ERROR: arc patch failed with error code 1. Check build log for details.
Log files: console-log.txt, CMakeCache.txt

High level comments based on offline discussion:

I think we want to define/formalize the concept of a near miss, to make precise the tradeoffs between false positives, false negatives, and implementability.
Not just at the individual level (an index occurrence vs a lexed occurrence) but at a whole-document level.
A possible definition, intuitively finding the locations where the indexed occurrences are now spelled:

  • a near miss maps all of the name occurrences in the index onto a subset of the lexed occurrences. (names may refer to more than one thing)
  • indexed occurrences must all be mapped. Result must be distinct, and preserve order. (Support only simple edits to ensure our mapping is robust)
  • each indexed->lexed correspondence may change row or column but not both (increases chance our mapping is robust)

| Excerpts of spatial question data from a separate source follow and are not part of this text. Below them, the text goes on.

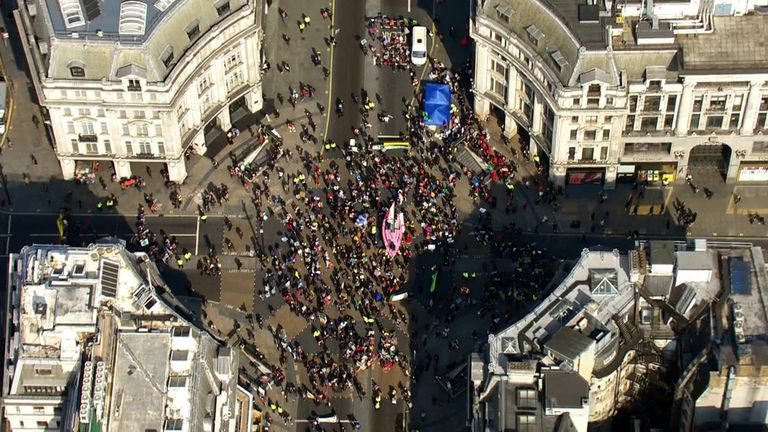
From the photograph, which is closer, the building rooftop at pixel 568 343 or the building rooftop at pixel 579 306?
the building rooftop at pixel 568 343

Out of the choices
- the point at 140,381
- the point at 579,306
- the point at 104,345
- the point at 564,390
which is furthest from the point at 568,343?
the point at 104,345

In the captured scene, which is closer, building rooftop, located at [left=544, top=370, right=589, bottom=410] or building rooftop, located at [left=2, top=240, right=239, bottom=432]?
building rooftop, located at [left=2, top=240, right=239, bottom=432]

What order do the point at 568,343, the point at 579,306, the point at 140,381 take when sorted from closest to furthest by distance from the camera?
the point at 140,381, the point at 568,343, the point at 579,306

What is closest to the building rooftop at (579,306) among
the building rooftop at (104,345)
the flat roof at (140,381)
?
the building rooftop at (104,345)

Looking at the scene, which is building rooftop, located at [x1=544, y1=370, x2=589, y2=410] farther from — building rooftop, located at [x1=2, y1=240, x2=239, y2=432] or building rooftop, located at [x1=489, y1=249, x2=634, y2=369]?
building rooftop, located at [x1=2, y1=240, x2=239, y2=432]

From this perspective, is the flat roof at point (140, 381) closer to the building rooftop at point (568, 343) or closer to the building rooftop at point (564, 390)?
the building rooftop at point (564, 390)

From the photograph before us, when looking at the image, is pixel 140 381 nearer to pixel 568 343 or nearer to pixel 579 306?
pixel 568 343

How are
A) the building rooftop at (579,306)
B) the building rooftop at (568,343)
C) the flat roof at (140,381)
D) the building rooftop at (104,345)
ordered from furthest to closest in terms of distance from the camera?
the building rooftop at (579,306) < the building rooftop at (568,343) < the building rooftop at (104,345) < the flat roof at (140,381)

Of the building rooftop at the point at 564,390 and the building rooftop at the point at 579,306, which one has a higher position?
the building rooftop at the point at 579,306

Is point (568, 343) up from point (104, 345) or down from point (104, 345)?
up

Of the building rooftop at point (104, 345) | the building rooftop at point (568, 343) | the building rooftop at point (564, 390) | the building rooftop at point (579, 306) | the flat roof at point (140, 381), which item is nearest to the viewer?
the flat roof at point (140, 381)

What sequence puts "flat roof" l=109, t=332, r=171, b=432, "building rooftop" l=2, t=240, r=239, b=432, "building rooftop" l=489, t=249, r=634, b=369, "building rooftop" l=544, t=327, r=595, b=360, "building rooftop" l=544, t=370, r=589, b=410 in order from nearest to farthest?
1. "flat roof" l=109, t=332, r=171, b=432
2. "building rooftop" l=2, t=240, r=239, b=432
3. "building rooftop" l=544, t=370, r=589, b=410
4. "building rooftop" l=544, t=327, r=595, b=360
5. "building rooftop" l=489, t=249, r=634, b=369

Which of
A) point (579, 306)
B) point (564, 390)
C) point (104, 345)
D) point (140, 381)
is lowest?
point (564, 390)

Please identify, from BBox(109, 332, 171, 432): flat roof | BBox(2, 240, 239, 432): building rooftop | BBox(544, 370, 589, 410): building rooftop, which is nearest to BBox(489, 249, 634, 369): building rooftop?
BBox(544, 370, 589, 410): building rooftop
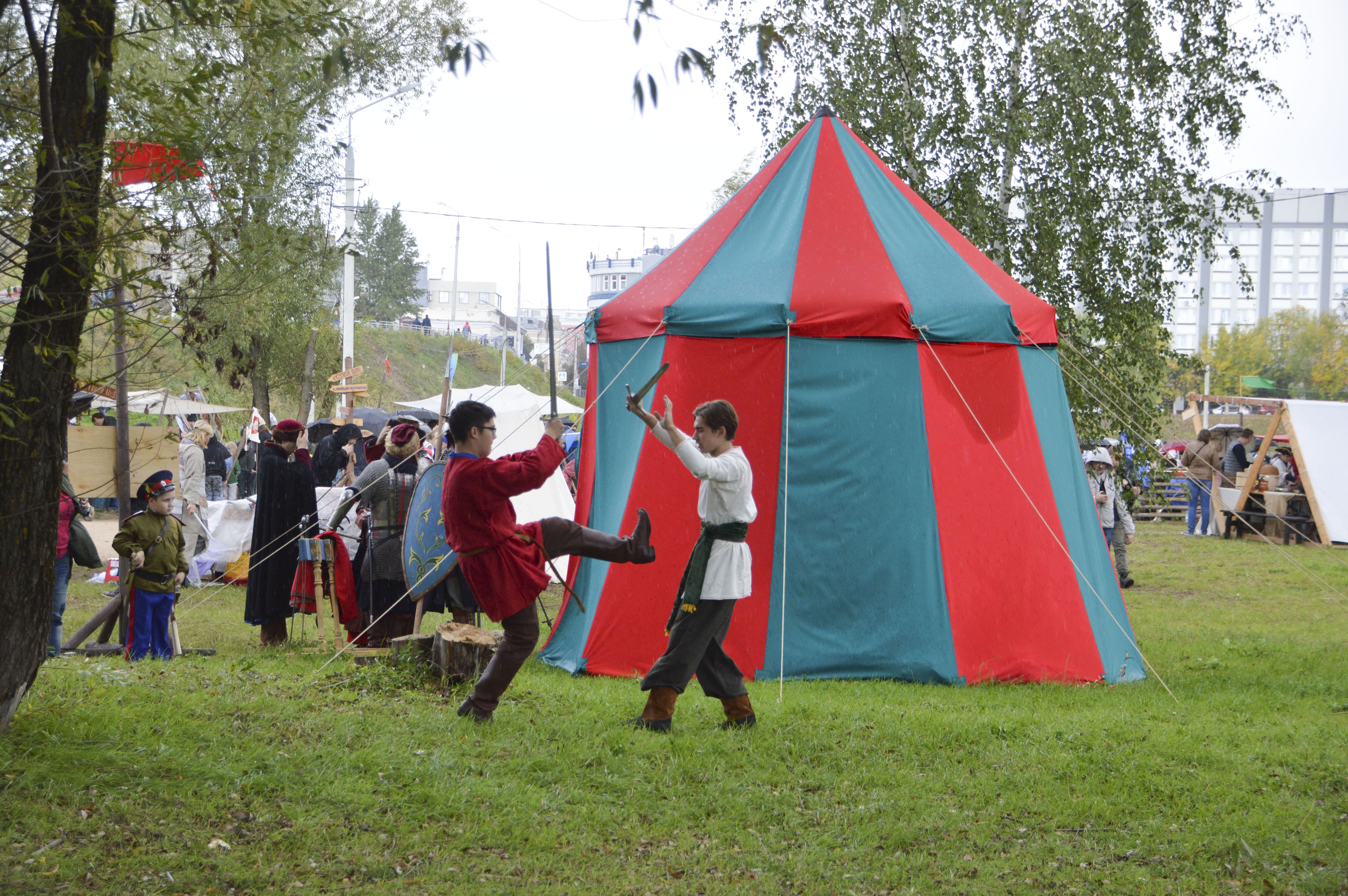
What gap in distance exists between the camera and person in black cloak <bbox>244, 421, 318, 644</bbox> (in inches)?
307

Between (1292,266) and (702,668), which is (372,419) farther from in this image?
(1292,266)

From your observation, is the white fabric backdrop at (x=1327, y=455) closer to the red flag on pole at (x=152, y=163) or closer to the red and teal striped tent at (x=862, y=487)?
the red and teal striped tent at (x=862, y=487)

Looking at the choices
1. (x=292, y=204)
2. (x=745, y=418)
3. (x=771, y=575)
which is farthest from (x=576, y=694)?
(x=292, y=204)

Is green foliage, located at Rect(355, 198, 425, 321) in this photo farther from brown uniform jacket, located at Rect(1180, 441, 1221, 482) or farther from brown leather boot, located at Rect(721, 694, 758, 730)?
brown leather boot, located at Rect(721, 694, 758, 730)

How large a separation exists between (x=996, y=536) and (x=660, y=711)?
2.69m

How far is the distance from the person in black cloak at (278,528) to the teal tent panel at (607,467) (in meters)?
2.04

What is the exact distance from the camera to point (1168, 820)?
4387mm

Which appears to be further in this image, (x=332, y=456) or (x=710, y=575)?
(x=332, y=456)

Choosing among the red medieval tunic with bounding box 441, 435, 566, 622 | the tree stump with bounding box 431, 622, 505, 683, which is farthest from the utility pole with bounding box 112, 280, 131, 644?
the red medieval tunic with bounding box 441, 435, 566, 622

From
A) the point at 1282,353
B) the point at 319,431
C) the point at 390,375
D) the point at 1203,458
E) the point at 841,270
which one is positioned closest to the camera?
the point at 841,270

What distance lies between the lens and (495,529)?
16.6 feet

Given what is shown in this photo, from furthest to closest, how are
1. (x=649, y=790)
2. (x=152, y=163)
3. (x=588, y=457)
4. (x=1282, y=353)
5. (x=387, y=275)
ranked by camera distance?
(x=387, y=275)
(x=1282, y=353)
(x=588, y=457)
(x=649, y=790)
(x=152, y=163)

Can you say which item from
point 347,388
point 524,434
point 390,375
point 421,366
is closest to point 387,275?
point 421,366

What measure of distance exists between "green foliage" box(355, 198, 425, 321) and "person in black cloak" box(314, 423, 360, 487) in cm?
5317
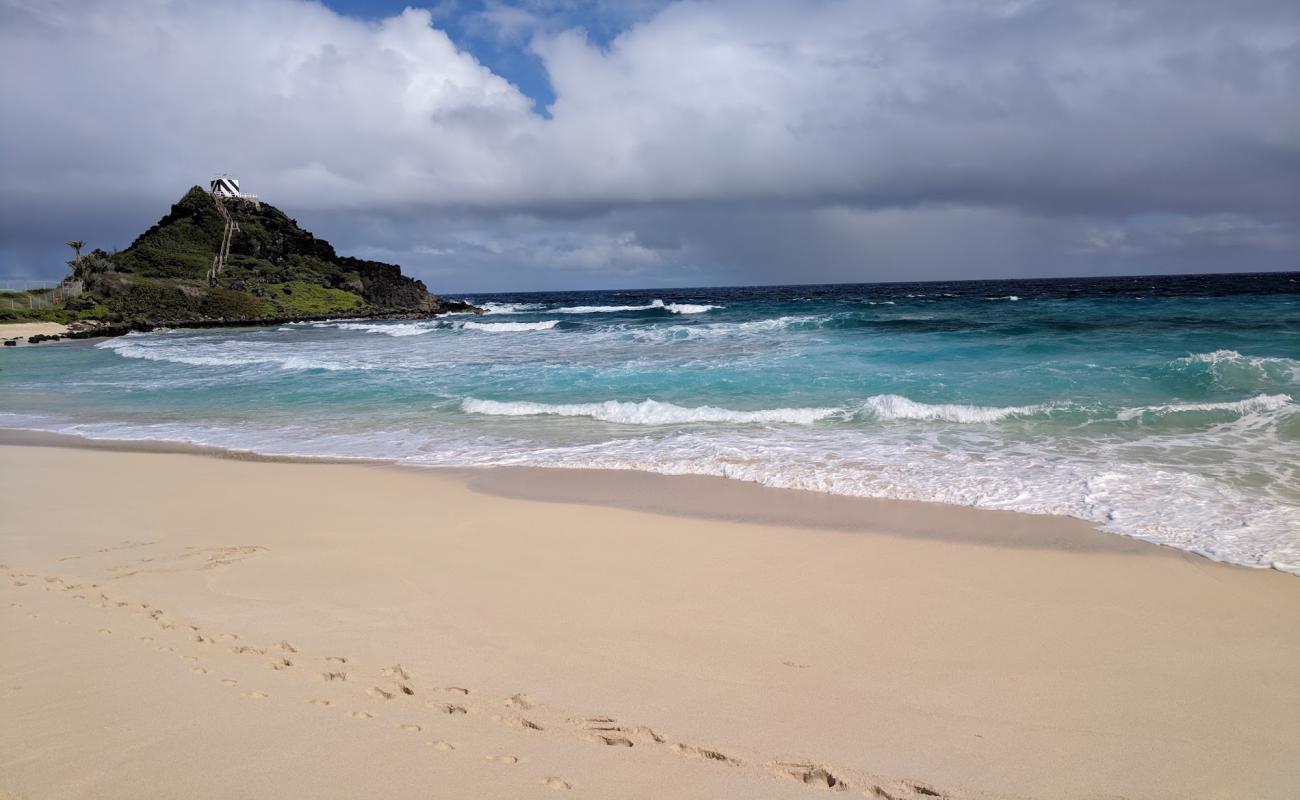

Then we can use a greedy algorithm to find a match (or memoized DFS to enumerate/compare all matches)

A good metric for comparing competing mappings might be the sum of the implied edit sizes between successive entries.
i.e. if the first three mappings are offset by 1 column down, and the last is offset by 2 columns down, then this implies an insertion of 1 line at the top of the file and 1 line between edits 3 and 4, for a total of 2.

subset is fine/good to handle as a special case - if the subset is small we don't want to find it by search.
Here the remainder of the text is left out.